- _DATASET RECORDS_:

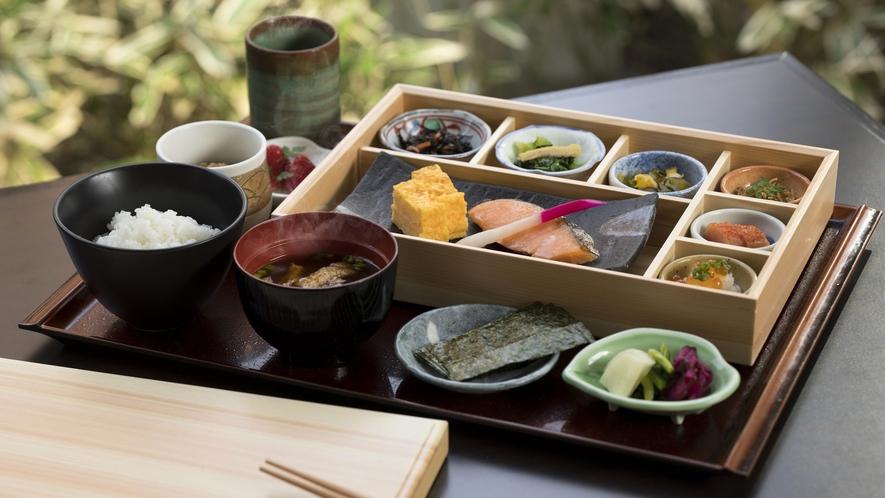 カフェ カリフォルニアの朝食では、和定食もご用意しております。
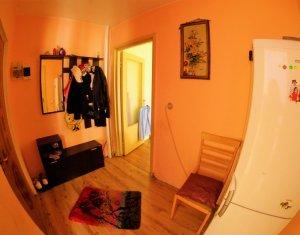 Apartament 3 camere, 50 mp, 2 locuri de parcare, langa McDonald's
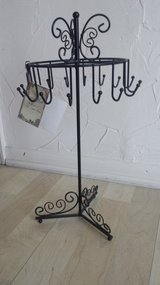 New!  Beautiful Jewelry Stand/Display in Glendale Heights, Illinois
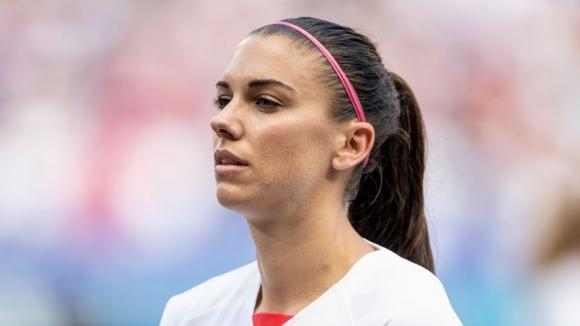 Звездата на американския национален отбор по футбол Алекс Морган даде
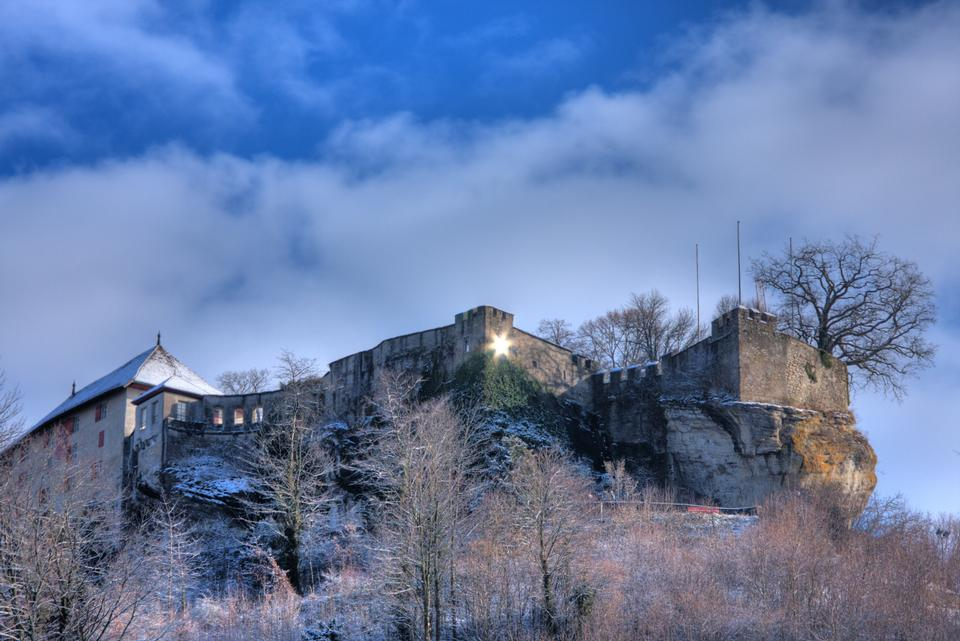 倫茨堡城堡在雪地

- _WORK TO BE COMPLETED_: Every line from the one containing "Apartament 3 camere, 50" to the end of the material above is to be returned exactly, with the pictures left out.

- _ANSWER_:
 Apartament 3 camere, 50 mp, 2 locuri de parcare, langa McDonald's
 New!  Beautiful Jewelry Stand/Display in Glendale Heights, Illinois
 Звездата на американския национален отбор по футбол Алекс Морган даде
 倫茨堡城堡在雪地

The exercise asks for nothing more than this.